Explicating Artificial Intelligence: Applications in Medicine and Pharmacy

 

Ajay I. Patel, Pooja K. Khunti, Amit J. Vyas, Ashok B. Patel

Department of Pharmaceutical Quality Assurance, B.K. Mody Government Pharmacy College,

Polytechnic Campus, Near Aji Dam, Bhavnagar Road, Rajkot - 360003 Gujarat, India.

*Corresponding Author E-mail: poojakhunti766@gmail.com

 

ABSTRACT:

Artificial intelligence (AI) is a broad word that refers to the theory and development of computer systems that can do tasks that would ordinarily require human cognition, such as perception, comprehension, reasoning, learning, planning, and problem solving. Understanding the terminology and methodologies used in AI can help you communicate more effectively with data scientists to work together to design models that will improve patient care. The healthcare and pharmaceutical industries have long been early adopters of technological developments, reaping major benefits as a result. AI is being applied in a range of health-related sectors, including the discovery of novel medications, the invention of new medical treatments, and the management of patient data and records. This review identifies and examines the fundamentals and applications of artificial intelligence in medicine and pharmacy.

 

KEYWORDS: Artificial Intelligence, Machine Learning, Application, Medicine, Pharmacy.

 

 


INTRODUCTION:

Artificial intelligence (AI) is defined as a ‘field of science and engineering concerned with the computational understanding of what is commonly called intelligent behaviour, and with the creation of artefacts that exhibit such behaviour’1. AI is a learning of how human brain thinks and acts, learn, decide and work. It attempts to solve problems and it outputs the intelligent software systems2.

 

AI is simulation of the human intelligence process by computers.
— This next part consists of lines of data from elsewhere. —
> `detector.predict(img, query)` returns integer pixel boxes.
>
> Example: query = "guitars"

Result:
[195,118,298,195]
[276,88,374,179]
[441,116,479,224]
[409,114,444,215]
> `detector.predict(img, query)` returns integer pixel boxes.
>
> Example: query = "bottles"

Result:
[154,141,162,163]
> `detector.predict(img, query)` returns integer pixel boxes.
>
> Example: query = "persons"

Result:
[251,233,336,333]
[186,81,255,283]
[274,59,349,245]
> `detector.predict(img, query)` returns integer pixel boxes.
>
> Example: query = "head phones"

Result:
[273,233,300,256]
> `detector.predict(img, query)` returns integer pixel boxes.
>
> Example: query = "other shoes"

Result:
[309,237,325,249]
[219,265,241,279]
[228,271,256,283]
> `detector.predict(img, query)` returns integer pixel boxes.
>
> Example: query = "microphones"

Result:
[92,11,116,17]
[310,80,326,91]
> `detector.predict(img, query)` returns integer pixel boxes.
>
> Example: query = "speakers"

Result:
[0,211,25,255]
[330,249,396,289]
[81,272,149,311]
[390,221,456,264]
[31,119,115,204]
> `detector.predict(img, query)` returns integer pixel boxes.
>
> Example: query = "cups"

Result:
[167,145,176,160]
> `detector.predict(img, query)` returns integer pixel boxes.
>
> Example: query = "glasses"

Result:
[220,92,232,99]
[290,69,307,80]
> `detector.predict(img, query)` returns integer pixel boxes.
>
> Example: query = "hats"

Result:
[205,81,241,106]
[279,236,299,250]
The process includes acquiring information, developing rules for using the information, drawing approximate or definite conclusions and self-corrections3.

 

The British mathematician Alan Turing4 (1950) was one of the founders of modern computer science and AI. He defined intelligent behaviour in a computer as the ability to achieve human-level performance in cognitive tasks; this later became popular as the ‘Turing test’. Since the middle of the last century, researchers have explored the potential applications of intelligent techniques in every field1.

 

The sprouting idea of adopting AI in the medicine and pharmacy has shifted from hype to hope3. The expression “Medical Technology” is widely used to address a range of tools that can enable health professionals to provide patients and society with a better quality of life by performing early diagnosis, reducing complications, optimizing treatment and/or providing less invasive options, and reducing the length of hospitalization. Intelligent medical technologies (i.e., AI- powered) have been met with enthusiasm by the general population partly because it enables a 4P model of medicine (Predictive, Preventive, Personalized, and Participatory)5.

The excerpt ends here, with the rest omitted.